In my head I start thinking about the future. I start with the near future and the possibility of pizza for dinner. I move on to Friday and the drive to my parents' house and the brother, with his girlie friend, being there; the last time I saw him was a year ago and I've never met her. I wonder if JL and H, among others, will want to game. I skip to New Year's and think about how much I hate that holiday. Then I think farther wonder about people I may meet and places that I'll dream about visiting. I try to picture myself being visited by the spawn of my brothers, which is really hard, for reasons that I don't want to write about. I wander through the house that I'd like to own and I mow the lawn that I always wanted growing up and let much of the land go wild. I tend to an herb garden. I waltz with an old friend at her daughter's wedding. I fall asleep.

And now, along with bored, I'm a little sad, maybe more wistful.

I can't/don't picture what I used to think of as the perfect future for myself anymore. I suppose I don't believe in that movie happy ending.

Still, I'd like to live a day like that Lovin' Spoonful song "Rain of the Roof," just once.

Wednesday, February 21, 2007

Ash Wednesday

Today is Ash Wednesday. Did you know that?

I didn't, until I got to work and was speaking with one of the ladies. Earlier, I saw her fiddling with the copy machine before we spoke. As we were speaking, I noticed a black and gray smudge on her forehead. And, thinking it was toner, I told her.

"It's Ash Wednesday," she said.

"Oh," I said.

"Yeah," She said.

And I walked away.

I always thought that those Ash Wednesday people were supposed to have a cross put on their forehead, not a smudge. My guess is that she couldn't stop herself from playing with it and she smeared it all over.

After the awkward conversation, I looked Ash Wednesday up on Wikipedia to find out what, exactly, the ashes symbolize and where the use of the ashes came from. What, I wanted to know, are the origins of Ash Wednesday?

Wikipedia was very little help to me. It says something about the ashes have something to do with reminding people that they are really nothing ("Remember, man, that you are dust, and unto dust you shall return.") which really doesn't seem to jive with all the stuff Jesus was talking about. There's also the suggestion that it's a penance, but if it's something that all "good" Christians do and they're proud of it, is it really a penance?

Besides, what was Jesus doing 46 days before he escaped his tome and said "Hey." to some guys he knew? Was he rolling around in some cinders making an ash of himself? I doubt it.

[Records from a data collection]
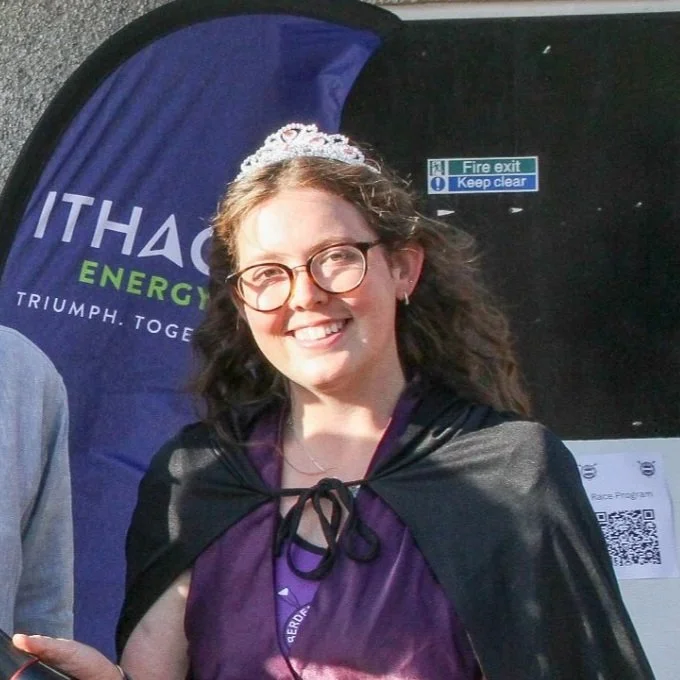 Event Manager: Helen Tintpulver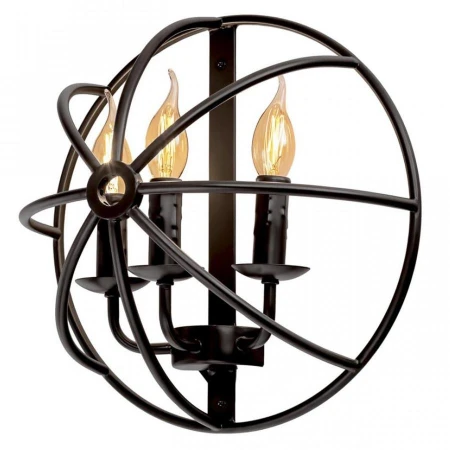 Бра Loft IT LOFT1192W Foucaults Orb Бра Loft IT LOFT1192W Foucaults Orb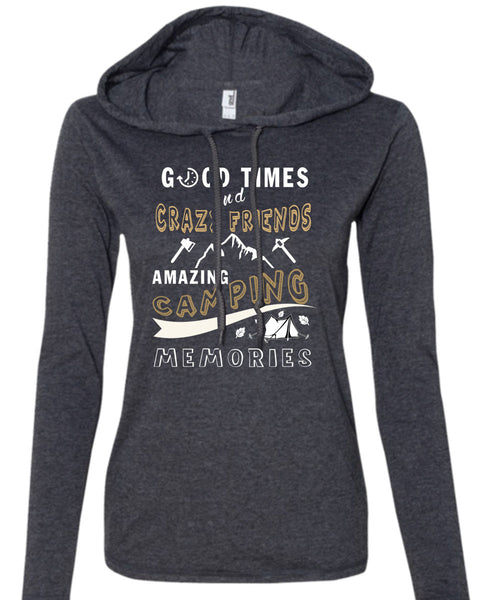 Being A Chef Is Not An Accident T Shirt, It Is Perseverance Hard Work T Shirt (Anvil Ladies Ringspun Hooded)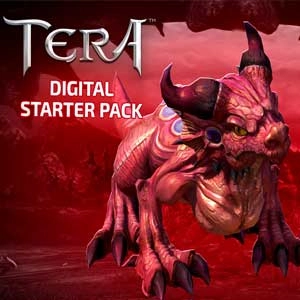 TERA Digital Starter Pack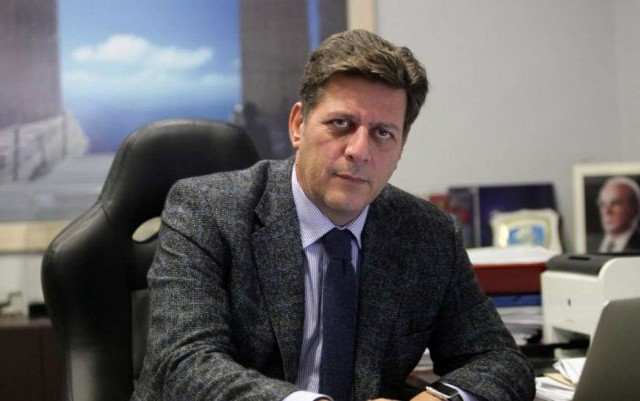 Μιλτιάδης Βαρβιτσιώτης: Η Ελλάδα δεν θα γίνει χώρα αθρόας εισόδου προσφύγων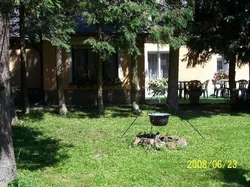 Fenyves Vendégház borítóképe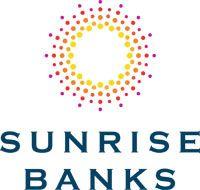 Sunrise Bank Logo - Get a Case Study of Our Brand Building Work with Sunrise Bank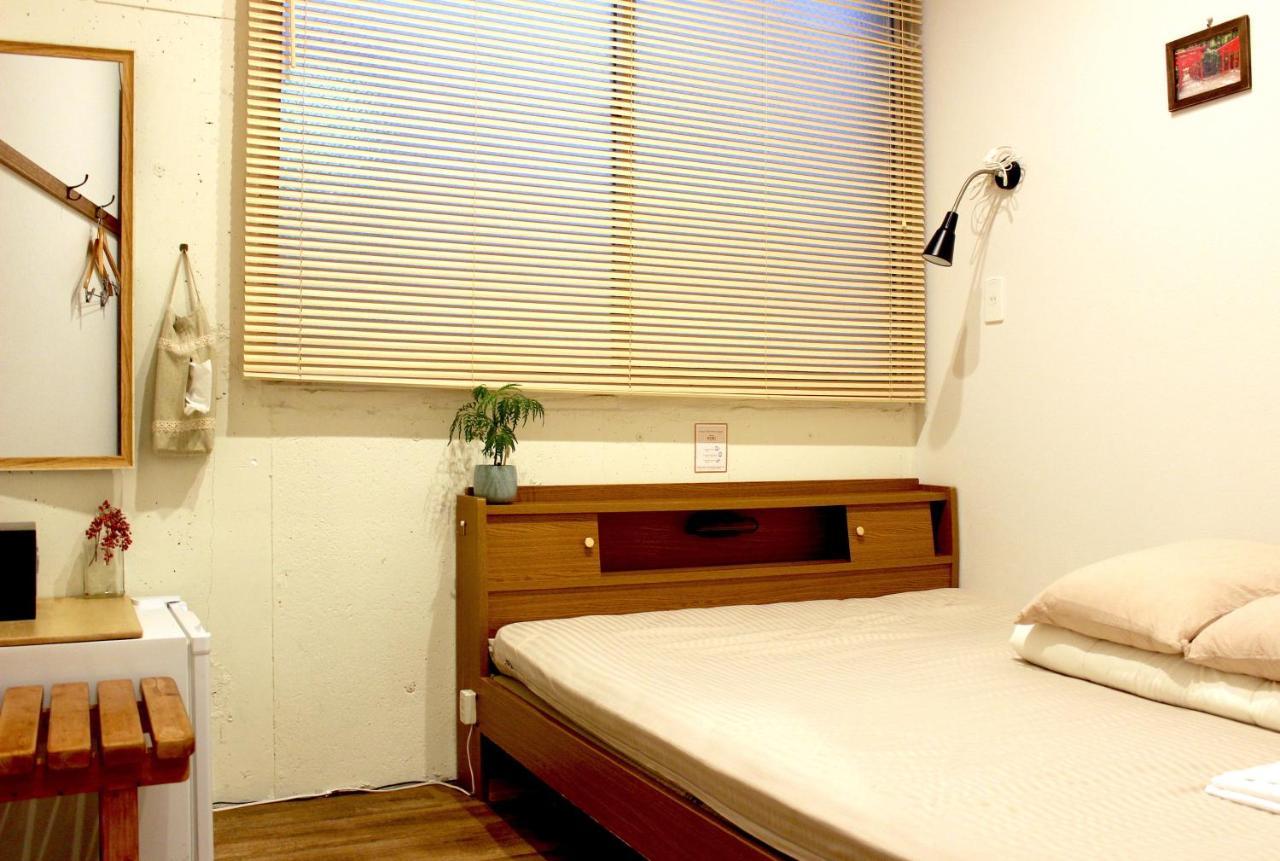 פוקואוקה Hostel Toki מראה חיצוני תמונה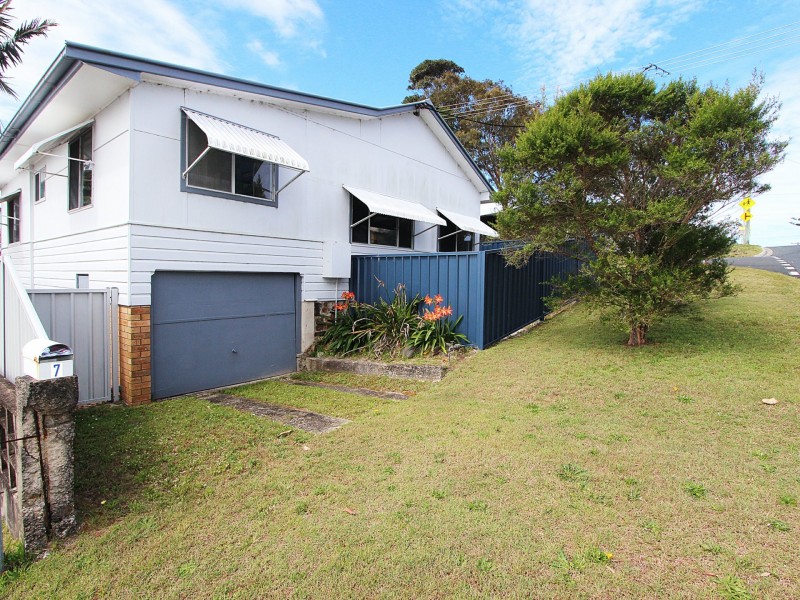 7 Ann Street, Harrington NSW 2427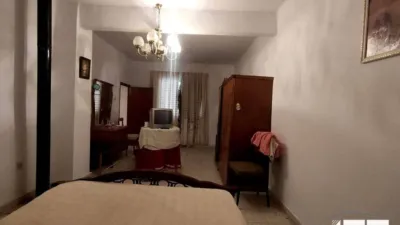 Chalet en venta en Plasencia de Jalón, Plasencia de Jalón de 75.000 €
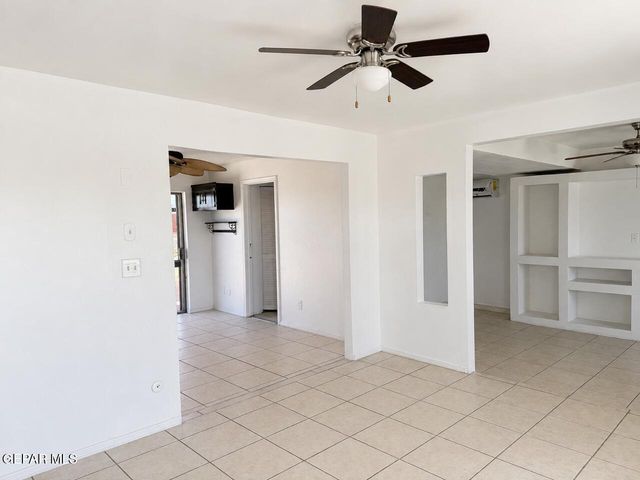 231 Mecca Drive, El Paso, TX 79907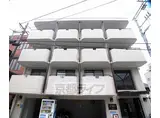 京都市烏丸線 丸太町駅(京都市営) 徒歩5分 4階建 築38年
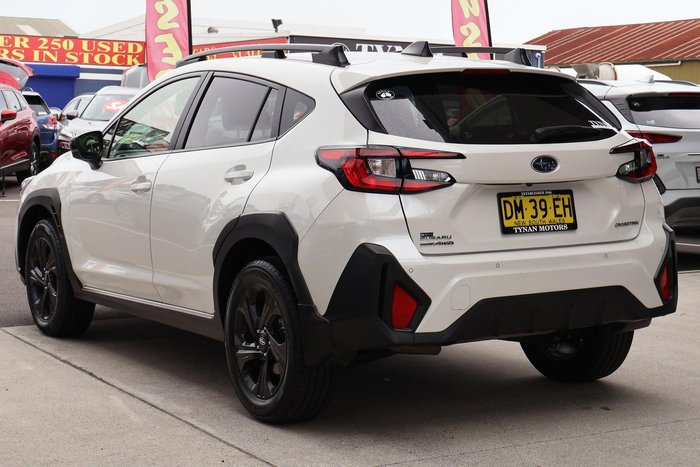 2024 Subaru Crosstrek 2.0L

Work task A: From the blog text, extract the passage from "And I walked" up to and including "really a penance?".
Work task B: In the blog text, what did the writer first think the smudge on the coworker's forehead was?
Rely on the blog text by itself, not on the records.

Task response A:
And I walked away.

I always thought that those Ash Wednesday people were supposed to have a cross put on their forehead, not a smudge. My guess is that she couldn't stop herself from playing with it and she smeared it all over.

After the awkward conversation, I looked Ash Wednesday up on Wikipedia to find out what, exactly, the ashes symbolize and where the use of the ashes came from. What, I wanted to know, are the origins of Ash Wednesday?

Wikipedia was very little help to me. It says something about the ashes have something to do with reminding people that they are really nothing ("Remember, man, that you are dust, and unto dust you shall return.") which really doesn't seem to jive with all the stuff Jesus was talking about. There's also the suggestion that it's a penance, but if it's something that all "good" Christians do and they're proud of it, is it really a penance?

Task response B: Toner.